JL - Yeah, I believe you. A life in the arts is not for the faint of heart. What's out next? Are we going to see more of Simon Pearce? Ira Adler?

JF - On March 10, all of the Simon Pearce stories that were released on KU are coming out in an omnibus in print and all e-book formats. The title is Shadow of Justice. I'd love to write more stories with these characters, but there's nothing contracted yet.

I kind of miss Ira, and have been fiddling with a novella-length book with him.

The next book after Shadow of Justice has the working title "The Fiend in the Fog," but I'm thinking about changing it. It's on schedule for 2021 from Bold Strokes Books. It looks like a monster story on the outside, but is actually about different kinds of relationships and coming to terms with one's own power and responsibility for it (oh GOD that sounds so pretentious. Sorry. But that's really what it's about.)

JL - Well, no, it kind of sounds like an updated approach to Frankenstein. It sounds fascinating. All these projects sound terrific.

Tell us something surprising. Anything. Go on. Surprise us!

JF -It is impossible to find decent Mexican food in Scotland. Either it's not decent, it's not Mexican, or it's not Food. You can get one, sometimes two, but never all three. Sometimes more than one of these is true. But they try, God bless 'em, they try. And they're not shy with the jalapenos, which *almost* makes up for it. On the other hand, fried halloumi seems to be most restaurants' favorite meat substitute, and how can you go wrong with that?
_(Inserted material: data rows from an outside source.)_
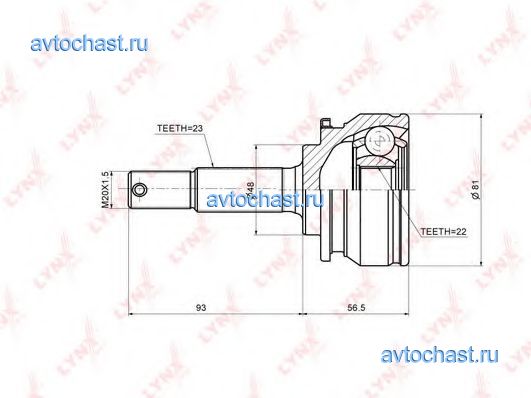 CO5746 LYNXauto 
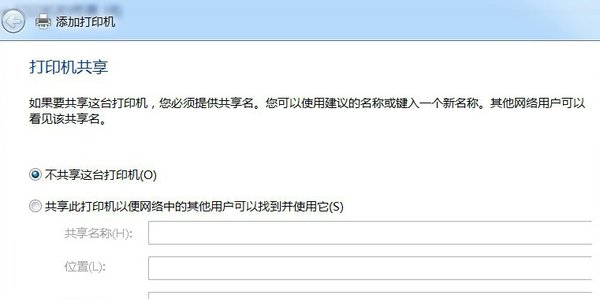 win7自带pdf虚拟打印机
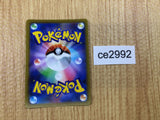Chandelure VMAX HR S8 116/100 Pokemon Card TCG Japan - CE2992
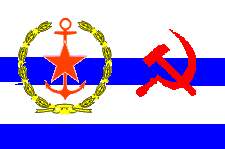 флаг начальника штаба ВС
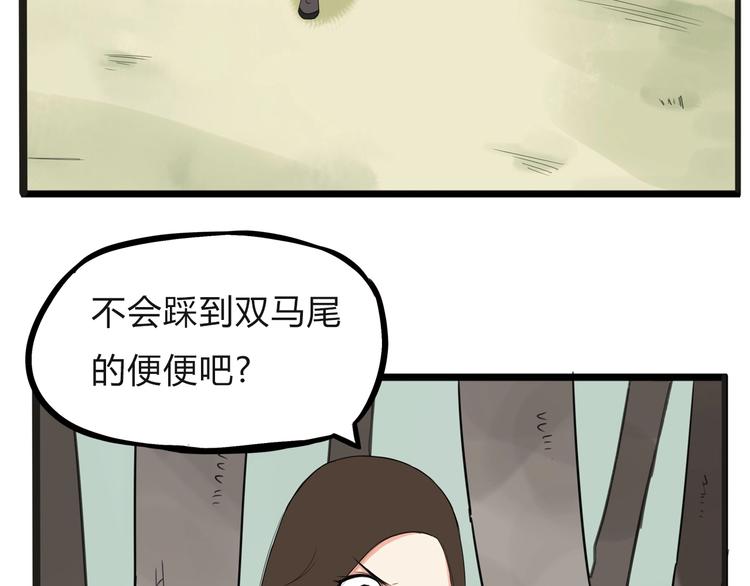 贫穷父女韩漫全集-第123话 春游无删减无遮挡章节图片 
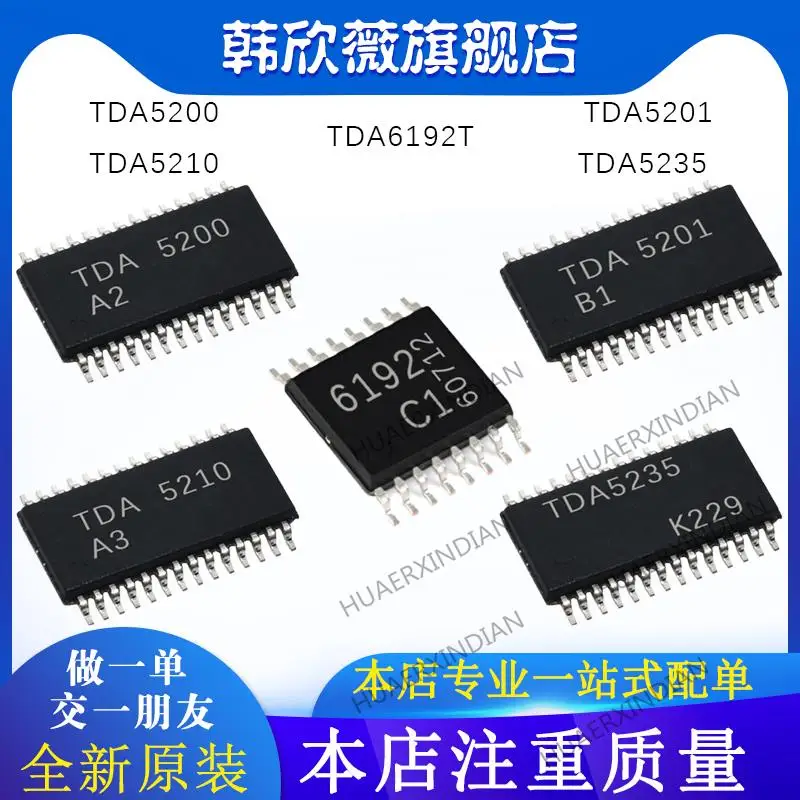 

10 шт. новый оригинальный TDA6192T TDA5201 TDA5235 TDA5200 TDA5210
JL - Having been to Scotland, I can concur--and commiserate. Jess, thank you so much for stopping by the blog. Honestly, I'm a huge fan and wish you every success. Next time you're in LA, let me know, and we'll go find a decent Mexican restaurant. ;-)


  1. I always enjoy the Author Author interviews, especially when it results in a new author on my TBR. Thank you.

  2. I just read The Affair of the Porcelain Dog and am now exploring the other books.

  3. I'll be looking for that Omnibus. Very entertaining interview. Thank you!